Estaba esperando que su padre se volviera para convencerlo de que saliera al jardín a lanzarle pelotas. Butch pensó que si su padre lo veía allí, de pie, se sentiría obligado a salir, querría salir. Se concentró.

Oyó unos débiles pasos detrás de él y se volvió. Era su madre.

—Oye, hijo. ¿Quieres salir a jugar a la pelota? —Butch la miró, sorprendido.

—¿Contigo?

—Sí, ¿por qué no? —Le tocó la coronilla y pensó en cómo estaba creciendo su hijo. Él apartó la cabeza.

—Pero si no sabes jugar —dijo. Su padre, pese a que lo más probable era que los hubiera oído, no se movió.

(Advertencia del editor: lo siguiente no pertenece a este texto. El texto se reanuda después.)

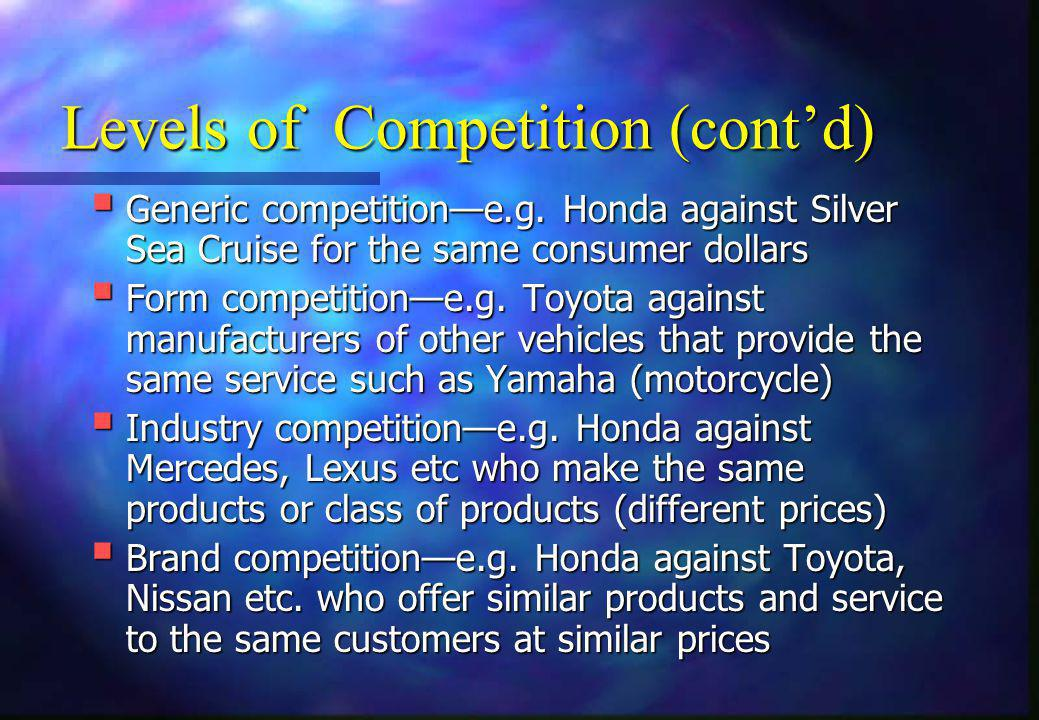 Levels of Competition (cont'd)  Generic competition—e.g. Honda against Silver Sea Cruise for the same consumer dollars  Form competition—e.g. Toyota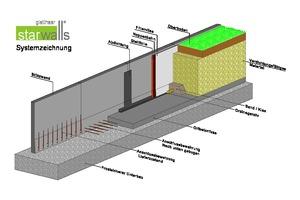 Isometrische Systemzeichnung mit typischen Maßnahmen während und nach der Montage einer Stützwand aus Fertigteilen. Zum Winkel wird die Konstruktion, nachdem die Anschlussbewehrung mit Ortbeton vergossen wurde.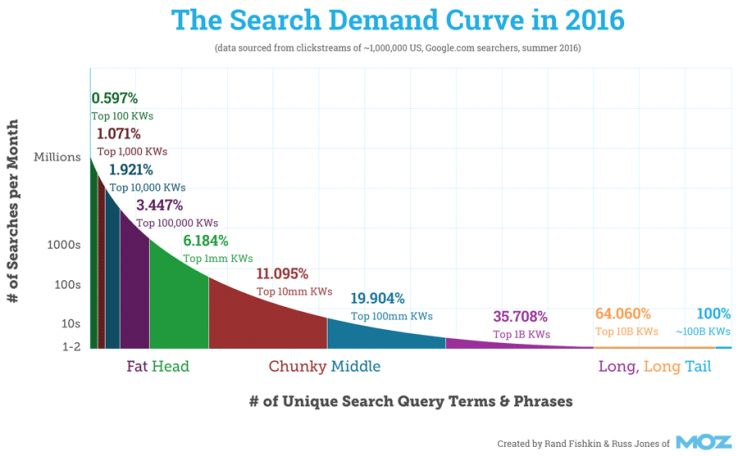 Search demand curve 2016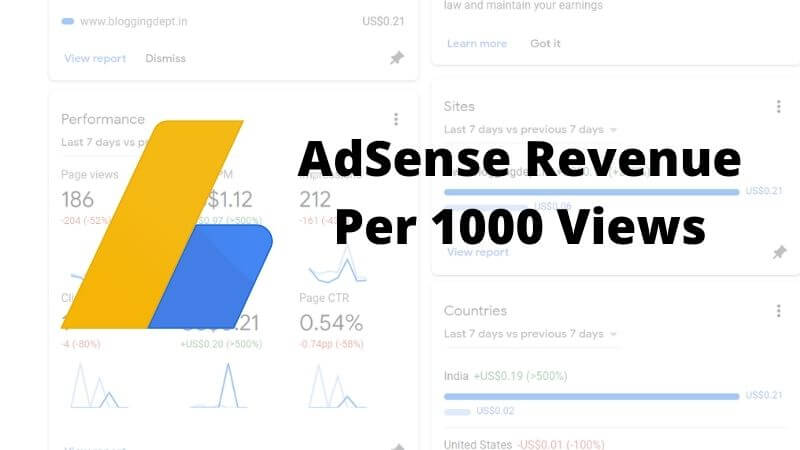 How much AdSense pay for 1000 views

—Vamos, te enseñaré lo que sé —propuso ella.

—Quiero que venga papá.

—Papá está pensando, cariño —explicó—. Déjalo tranquilo —añadió con voz queda, al tiempo que conducía a Butch al exterior.

Lanzaron la pelota una y otra vez. El guante de su padre quedaba muy grande y torpe en la pequeña mano de su madre, pero ella lo sorprendió con su buena técnica lanzando y recogiendo la bola. Para ser mujer no lo hacía mal. En pleno lanzamiento, Butch le preguntó de repente:

—¿Y qué le ocurre a papá? ¿Por qué se pasa el día mirando esos programas?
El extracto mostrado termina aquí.